## Exercise
Transcribe each entry in full, and leave the images out.

------------------------

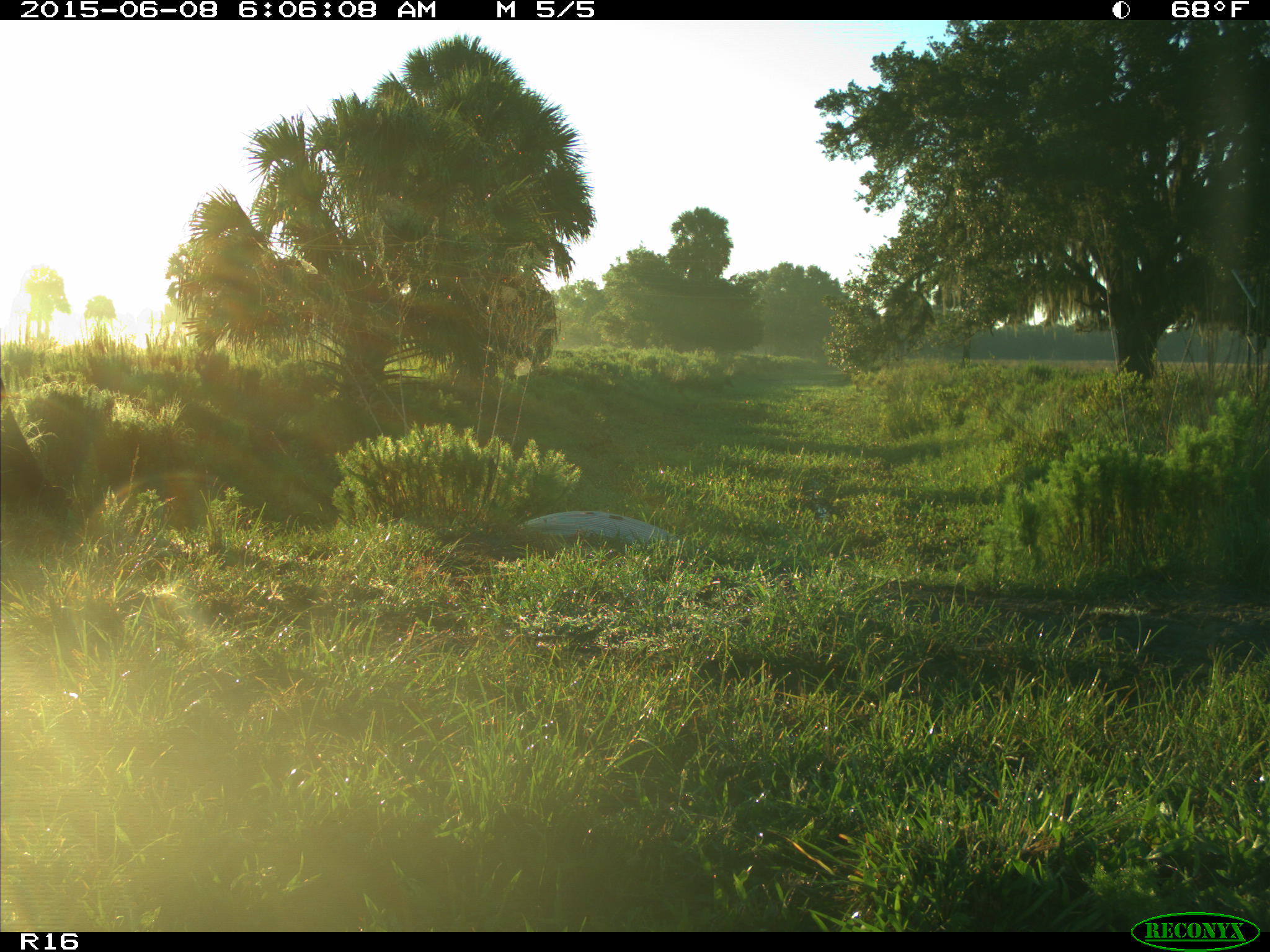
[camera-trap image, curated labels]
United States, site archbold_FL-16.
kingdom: Animalia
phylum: Chordata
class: Mammalia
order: Artiodactyla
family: Bovidae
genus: Bos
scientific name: Bos taurus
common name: domestic cow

------------------------

## Solution to the problem
[camera-trap image, curated labels]
United States, site archbold_FL-16.
kingdom: Animalia
phylum: Chordata
class: Mammalia
order: Artiodactyla
family: Bovidae
genus: Bos
scientific name: Bos taurus
common name: domestic cow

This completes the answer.